_Quoted text:_
** Begin **

There are many similar examples of rushed conclusions when it comes to the experience of cars and its relationship to modernity. Should we assume for example the car is a `cause’ of the growth of suburbia when the desire for this compromise between town and countryside is clear from Victorian times? One of the most ironic consequences of the critical literature is in its treatment of gender. One would have expected some opposition to the gendered construction of the car as masculine. Yet in its desire to demonise the car this literature constantly asserts a relationship between the car with masculinity and violence that verges on the essentialist. In this volume the main example of transgressive and dangerous driving comes in Garvey’s chapter on Norwegian women. While Maxwell shows that what is absent from the critical literature is any sense of the centrality of the car to the mundane tasks of women. There is little empathetic treatment of the increasing association of the car with being caring parents, whether it is using the motion of the car to finally get an infant to sleep, or the sense at one stage in parenting that all one is doing is chauffeuring the kids to various friends and activities.

Finally the current literature has almost no grasp of the global reach of the car today except in matters of production and destruction. There is no sense that the car might be a different cultural form or experience amongst different groups. I have limited my survey to works in English, and cannot say if this is more generally the case, but at least in the English literature there seems no precedent for this volume which starts by refusing to privilege any particular region or group. Indeed even within the metropolitan areas apart from some works on gender (e.g. Scharff 1991) there is little sense of the relativism required to understand the diversity of populations represented within those regions which chapters in this volume such as that by Gilroy shows really needs to be our starting point and not simply a curious aside to a universalising story of modernity.

** End **

_Short exercise:_ Does each statement below agree with the passage on car culture? Answer yes or no for each, quoting the words from the passage that decide it. (a) The author's survey covered only works in English. (b) The critical literature pays close attention to how central the car is to women's mundane tasks. (c) The desire for a compromise between town and countryside first appeared after cars became common. The entries that follow come from a separate source.

_Records:_
** Begin **

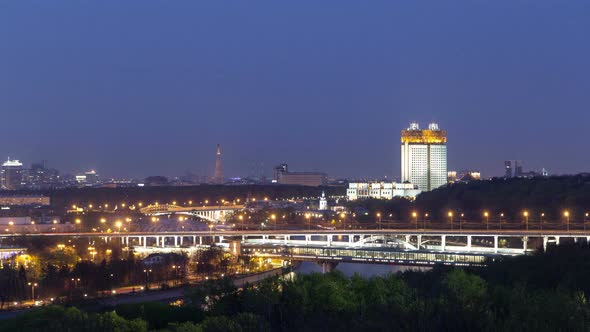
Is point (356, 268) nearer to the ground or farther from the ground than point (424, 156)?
nearer to the ground

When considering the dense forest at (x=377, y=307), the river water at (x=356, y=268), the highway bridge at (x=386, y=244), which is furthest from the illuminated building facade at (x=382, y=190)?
the dense forest at (x=377, y=307)

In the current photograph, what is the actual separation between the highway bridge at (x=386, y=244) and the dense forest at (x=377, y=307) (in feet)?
28.8

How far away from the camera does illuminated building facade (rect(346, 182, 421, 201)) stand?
81.3m

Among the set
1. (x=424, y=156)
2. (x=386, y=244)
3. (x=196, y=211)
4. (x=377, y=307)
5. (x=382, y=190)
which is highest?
(x=424, y=156)

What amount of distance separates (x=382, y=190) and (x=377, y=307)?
65.6 meters

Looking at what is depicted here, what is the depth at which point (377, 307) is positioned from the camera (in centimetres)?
1700

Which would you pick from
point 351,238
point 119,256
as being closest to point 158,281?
point 119,256

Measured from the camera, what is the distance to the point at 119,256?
3466cm

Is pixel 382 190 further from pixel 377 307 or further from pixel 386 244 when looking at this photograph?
pixel 377 307

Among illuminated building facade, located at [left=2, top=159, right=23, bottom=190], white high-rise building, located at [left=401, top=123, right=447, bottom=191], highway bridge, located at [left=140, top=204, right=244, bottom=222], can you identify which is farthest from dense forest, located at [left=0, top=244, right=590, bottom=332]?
illuminated building facade, located at [left=2, top=159, right=23, bottom=190]

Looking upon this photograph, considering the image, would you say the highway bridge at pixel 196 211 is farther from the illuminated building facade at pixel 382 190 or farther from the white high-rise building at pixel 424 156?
the white high-rise building at pixel 424 156

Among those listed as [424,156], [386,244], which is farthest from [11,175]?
[386,244]

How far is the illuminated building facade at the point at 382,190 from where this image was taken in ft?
267

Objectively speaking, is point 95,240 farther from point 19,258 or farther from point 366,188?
point 366,188
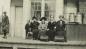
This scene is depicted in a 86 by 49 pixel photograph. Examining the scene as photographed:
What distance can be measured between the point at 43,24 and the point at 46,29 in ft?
1.16

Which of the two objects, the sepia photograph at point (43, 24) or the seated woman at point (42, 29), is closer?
the sepia photograph at point (43, 24)

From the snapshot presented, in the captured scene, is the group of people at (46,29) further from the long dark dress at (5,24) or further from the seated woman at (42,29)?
the long dark dress at (5,24)

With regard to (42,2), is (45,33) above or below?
below

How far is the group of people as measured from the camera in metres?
12.7

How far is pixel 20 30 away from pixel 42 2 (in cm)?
208

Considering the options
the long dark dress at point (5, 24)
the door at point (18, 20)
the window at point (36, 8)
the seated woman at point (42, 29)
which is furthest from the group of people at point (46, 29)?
the door at point (18, 20)

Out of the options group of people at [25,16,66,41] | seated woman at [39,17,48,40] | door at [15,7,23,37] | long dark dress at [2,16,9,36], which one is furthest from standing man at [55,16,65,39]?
door at [15,7,23,37]

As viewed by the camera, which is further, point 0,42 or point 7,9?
point 7,9

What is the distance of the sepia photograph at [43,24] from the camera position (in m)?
12.4

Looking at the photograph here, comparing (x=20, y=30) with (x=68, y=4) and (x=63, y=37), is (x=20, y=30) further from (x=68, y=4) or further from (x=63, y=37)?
(x=63, y=37)

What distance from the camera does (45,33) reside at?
12672 mm

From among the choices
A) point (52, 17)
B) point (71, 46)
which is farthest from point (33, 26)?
point (71, 46)

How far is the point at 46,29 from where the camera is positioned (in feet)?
42.7

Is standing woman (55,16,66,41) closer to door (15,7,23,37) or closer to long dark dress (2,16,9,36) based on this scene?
long dark dress (2,16,9,36)
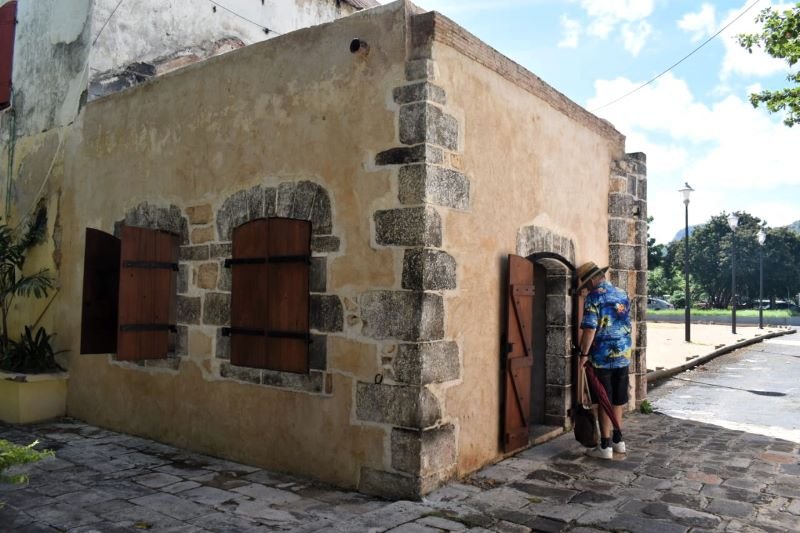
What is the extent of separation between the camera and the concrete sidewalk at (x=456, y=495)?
374 cm

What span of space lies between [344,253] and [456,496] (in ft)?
5.94

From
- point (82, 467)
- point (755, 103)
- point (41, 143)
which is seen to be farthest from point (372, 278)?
point (755, 103)

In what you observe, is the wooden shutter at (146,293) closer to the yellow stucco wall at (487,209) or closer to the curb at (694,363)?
the yellow stucco wall at (487,209)

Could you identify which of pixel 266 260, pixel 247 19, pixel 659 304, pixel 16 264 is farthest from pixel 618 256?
pixel 659 304

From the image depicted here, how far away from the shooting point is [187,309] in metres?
5.74

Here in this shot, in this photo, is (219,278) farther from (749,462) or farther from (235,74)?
(749,462)

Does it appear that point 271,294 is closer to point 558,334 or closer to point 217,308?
point 217,308

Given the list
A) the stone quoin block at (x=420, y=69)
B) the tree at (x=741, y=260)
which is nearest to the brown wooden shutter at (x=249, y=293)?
the stone quoin block at (x=420, y=69)

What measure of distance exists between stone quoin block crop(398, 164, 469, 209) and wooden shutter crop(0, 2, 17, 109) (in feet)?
22.5

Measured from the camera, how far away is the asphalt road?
6848 millimetres

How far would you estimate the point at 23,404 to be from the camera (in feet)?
21.9

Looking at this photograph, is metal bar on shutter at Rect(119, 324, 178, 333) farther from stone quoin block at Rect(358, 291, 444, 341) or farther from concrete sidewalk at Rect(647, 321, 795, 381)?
concrete sidewalk at Rect(647, 321, 795, 381)

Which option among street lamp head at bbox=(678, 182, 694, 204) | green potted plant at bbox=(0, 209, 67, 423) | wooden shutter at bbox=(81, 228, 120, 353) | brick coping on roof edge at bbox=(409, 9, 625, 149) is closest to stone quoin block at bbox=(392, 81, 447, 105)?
brick coping on roof edge at bbox=(409, 9, 625, 149)

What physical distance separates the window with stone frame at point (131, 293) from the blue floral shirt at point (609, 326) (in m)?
3.69
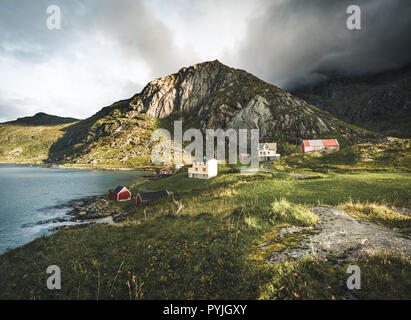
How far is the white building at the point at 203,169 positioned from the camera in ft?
179

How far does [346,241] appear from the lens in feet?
22.8

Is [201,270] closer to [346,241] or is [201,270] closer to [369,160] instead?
[346,241]

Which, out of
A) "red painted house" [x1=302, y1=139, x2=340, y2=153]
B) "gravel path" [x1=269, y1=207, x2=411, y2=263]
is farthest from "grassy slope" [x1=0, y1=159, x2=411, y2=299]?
"red painted house" [x1=302, y1=139, x2=340, y2=153]

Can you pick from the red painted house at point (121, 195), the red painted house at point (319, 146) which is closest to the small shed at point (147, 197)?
the red painted house at point (121, 195)

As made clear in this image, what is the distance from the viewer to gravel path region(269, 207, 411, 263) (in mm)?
6027

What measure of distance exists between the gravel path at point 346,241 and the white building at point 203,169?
45.7 m

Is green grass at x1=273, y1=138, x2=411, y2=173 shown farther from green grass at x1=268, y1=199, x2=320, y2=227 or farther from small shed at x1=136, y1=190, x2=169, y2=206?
small shed at x1=136, y1=190, x2=169, y2=206

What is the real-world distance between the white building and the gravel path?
1798 inches

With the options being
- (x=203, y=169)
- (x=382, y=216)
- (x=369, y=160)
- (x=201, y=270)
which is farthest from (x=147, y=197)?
(x=369, y=160)

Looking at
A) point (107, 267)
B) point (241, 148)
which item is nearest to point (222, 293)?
point (107, 267)

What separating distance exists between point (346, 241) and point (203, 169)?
49067mm

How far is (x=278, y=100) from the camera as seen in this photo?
188 meters
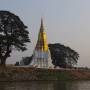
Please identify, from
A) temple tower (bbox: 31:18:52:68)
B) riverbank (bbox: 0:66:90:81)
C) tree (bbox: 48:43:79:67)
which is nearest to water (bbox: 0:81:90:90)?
riverbank (bbox: 0:66:90:81)

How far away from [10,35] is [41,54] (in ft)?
65.3

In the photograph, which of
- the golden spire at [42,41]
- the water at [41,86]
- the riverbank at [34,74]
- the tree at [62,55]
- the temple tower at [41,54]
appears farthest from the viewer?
the tree at [62,55]

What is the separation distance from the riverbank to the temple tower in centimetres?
890

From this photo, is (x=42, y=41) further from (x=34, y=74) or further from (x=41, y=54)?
(x=34, y=74)

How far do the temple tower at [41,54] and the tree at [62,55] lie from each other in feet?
64.6

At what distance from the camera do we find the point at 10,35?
251ft

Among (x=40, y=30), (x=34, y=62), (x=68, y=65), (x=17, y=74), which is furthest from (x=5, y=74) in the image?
(x=68, y=65)

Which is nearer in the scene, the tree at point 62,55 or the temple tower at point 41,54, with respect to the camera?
the temple tower at point 41,54

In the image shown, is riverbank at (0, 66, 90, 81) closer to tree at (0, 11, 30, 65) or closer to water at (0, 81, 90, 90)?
tree at (0, 11, 30, 65)

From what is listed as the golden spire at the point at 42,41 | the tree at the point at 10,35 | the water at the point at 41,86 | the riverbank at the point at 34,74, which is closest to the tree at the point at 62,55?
the golden spire at the point at 42,41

** End **

_Answer to this task:_
(a) Yes: "I have limited my survey to works in English"
(b) No: "what is absent from the critical literature is any sense of the centrality of the car to the mundane tasks of women"
(c) No: "the desire for this compromise between town and countryside is clear from Victorian times"